**To do**: Each line of the listing below must be retyped exactly, with images left out.

**Recorded information**:
_ _ _ _ _ _ _

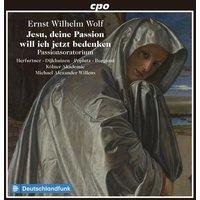 Image of Ernst Wilhelm Wolf - Ernst Wolf: Jesu, Deine Passion Will Ich Jetzt Bedenken: Passionsoratorium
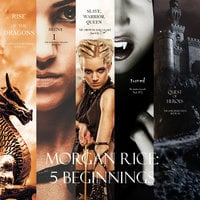 Morgan Rice: 5 Beginnings (Turned, Arena one, A Quest of Heroes, Rise of the Dragons, and Slave, Warrior, Queen) - Morgan Rice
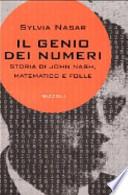 Il genio dei numeri. Storia di John Nash, matematico e folle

_ _ _ _ _ _ _

**Your solution**:
 Image of Ernst Wilhelm Wolf - Ernst Wolf: Jesu, Deine Passion Will Ich Jetzt Bedenken: Passionsoratorium
 Morgan Rice: 5 Beginnings (Turned, Arena one, A Quest of Heroes, Rise of the Dragons, and Slave, Warrior, Queen) - Morgan Rice
 Il genio dei numeri. Storia di John Nash, matematico e folle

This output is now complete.